**Task statement**
Write out the following listing's lines from the one with "scientific name: Connochaetes" to the one with "A: Sequence-level.", exactly, with both included and no others.

● ● ● ● ● ● ●

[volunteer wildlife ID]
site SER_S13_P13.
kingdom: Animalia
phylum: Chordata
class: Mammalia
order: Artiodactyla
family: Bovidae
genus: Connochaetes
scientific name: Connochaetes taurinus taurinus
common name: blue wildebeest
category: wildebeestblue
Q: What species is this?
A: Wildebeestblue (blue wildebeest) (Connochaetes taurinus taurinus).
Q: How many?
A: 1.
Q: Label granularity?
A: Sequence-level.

● ● ● ● ● ● ●

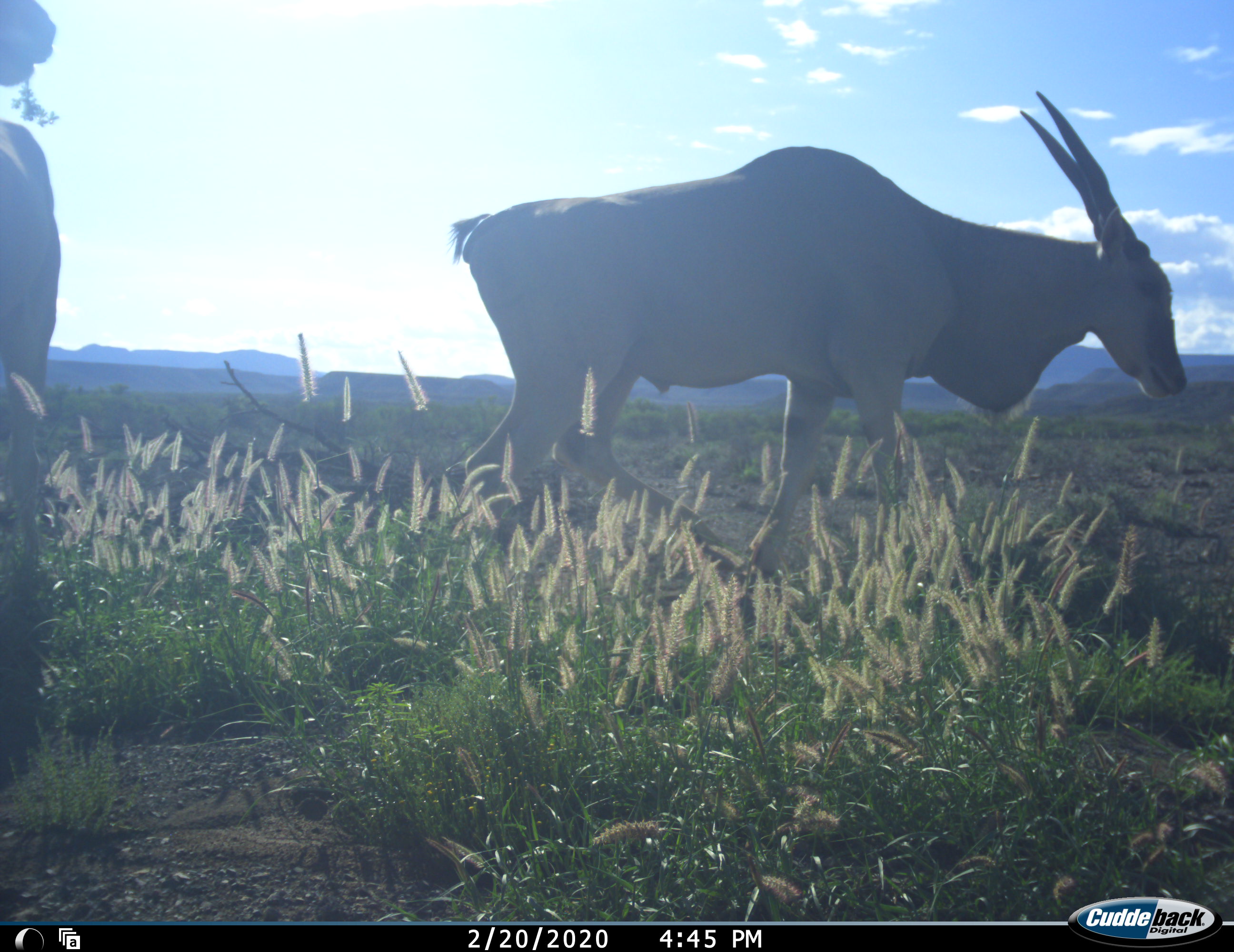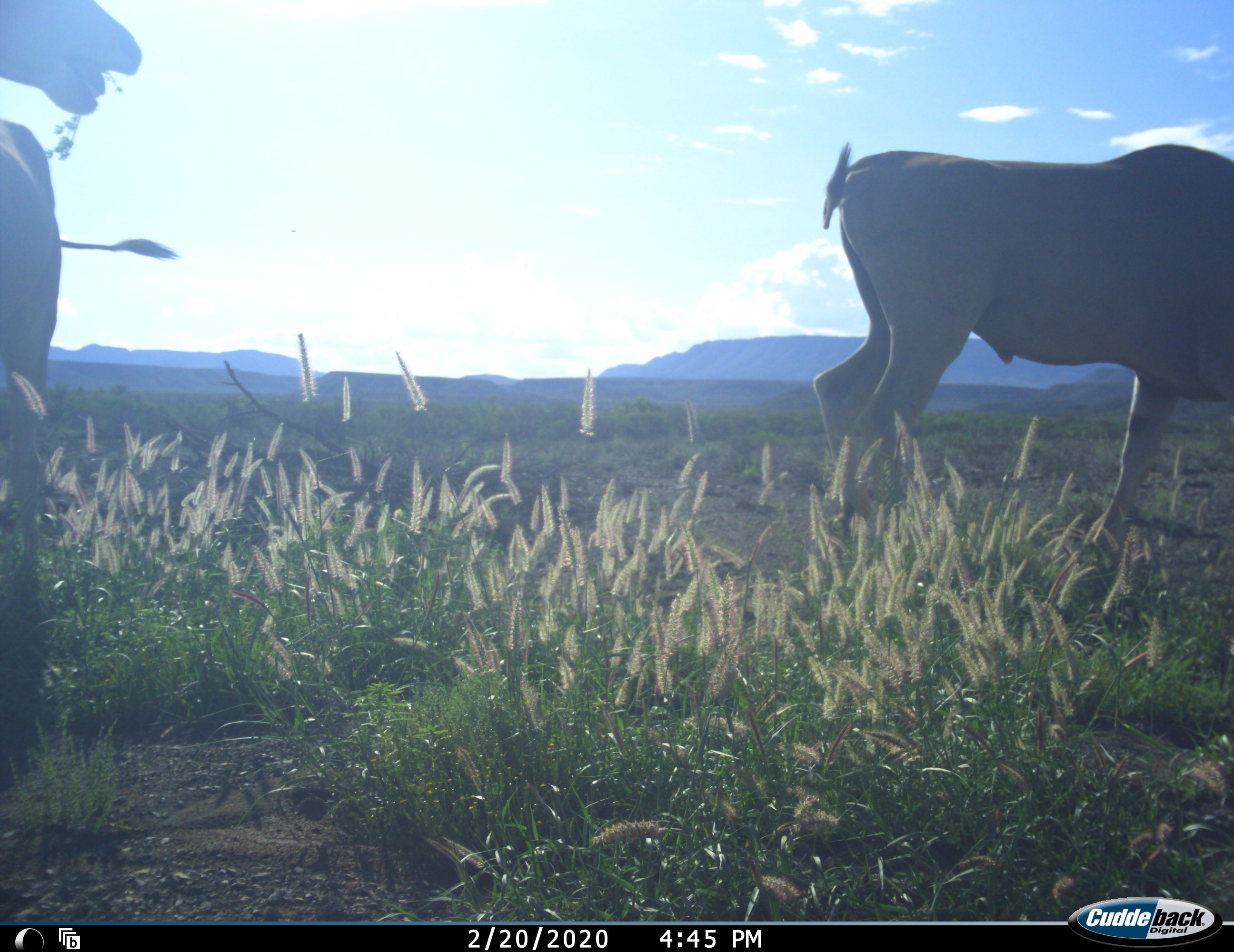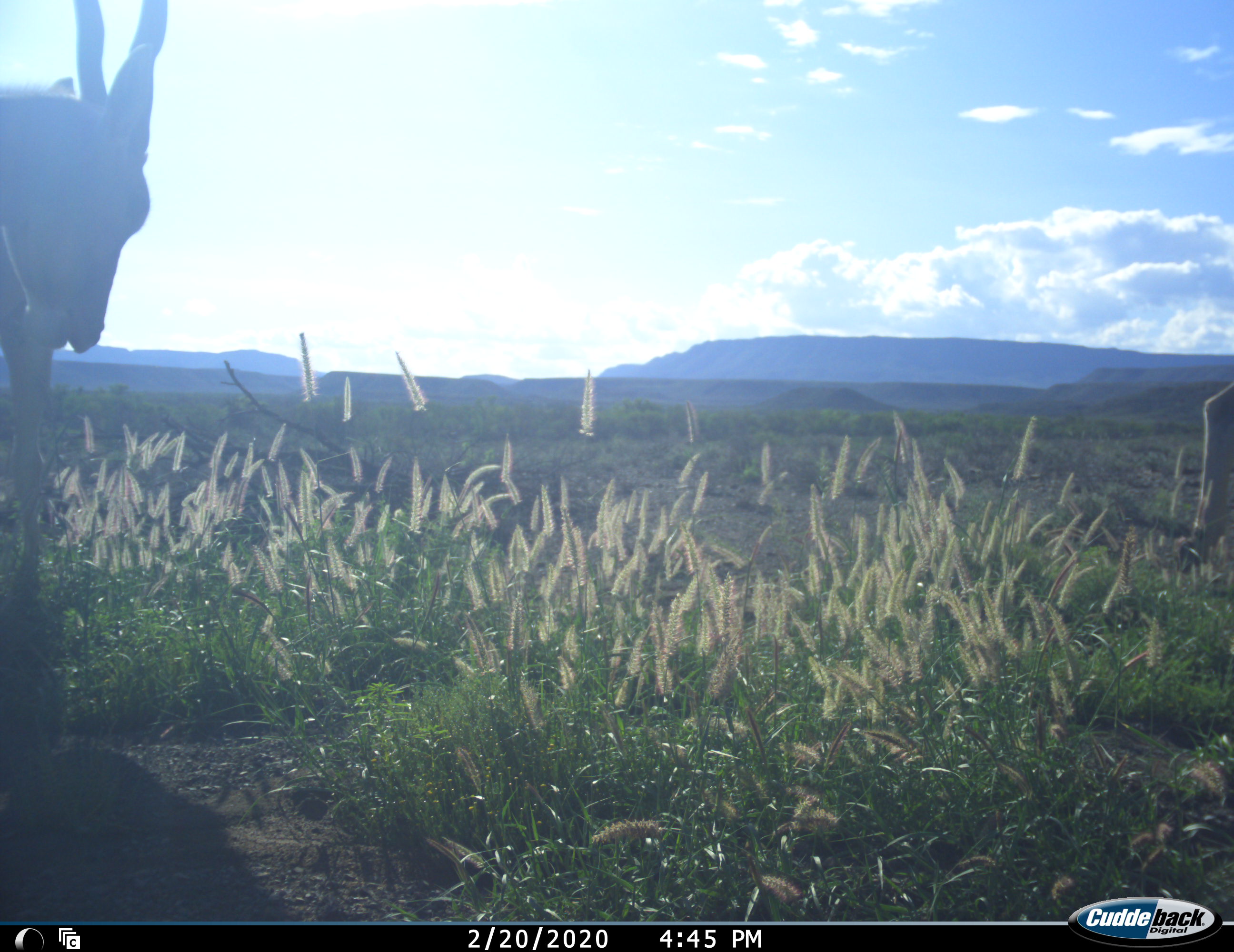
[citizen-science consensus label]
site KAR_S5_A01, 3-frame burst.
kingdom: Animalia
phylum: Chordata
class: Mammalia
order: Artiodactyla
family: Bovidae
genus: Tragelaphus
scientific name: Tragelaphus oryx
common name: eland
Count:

● ● ● ● ● ● ●

**Output of the task**
scientific name: Connochaetes taurinus taurinus
common name: blue wildebeest
category: wildebeestblue
Q: What species is this?
A: Wildebeestblue (blue wildebeest) (Connochaetes taurinus taurinus).
Q: How many?
A: 1.
Q: Label granularity?
A: Sequence-level.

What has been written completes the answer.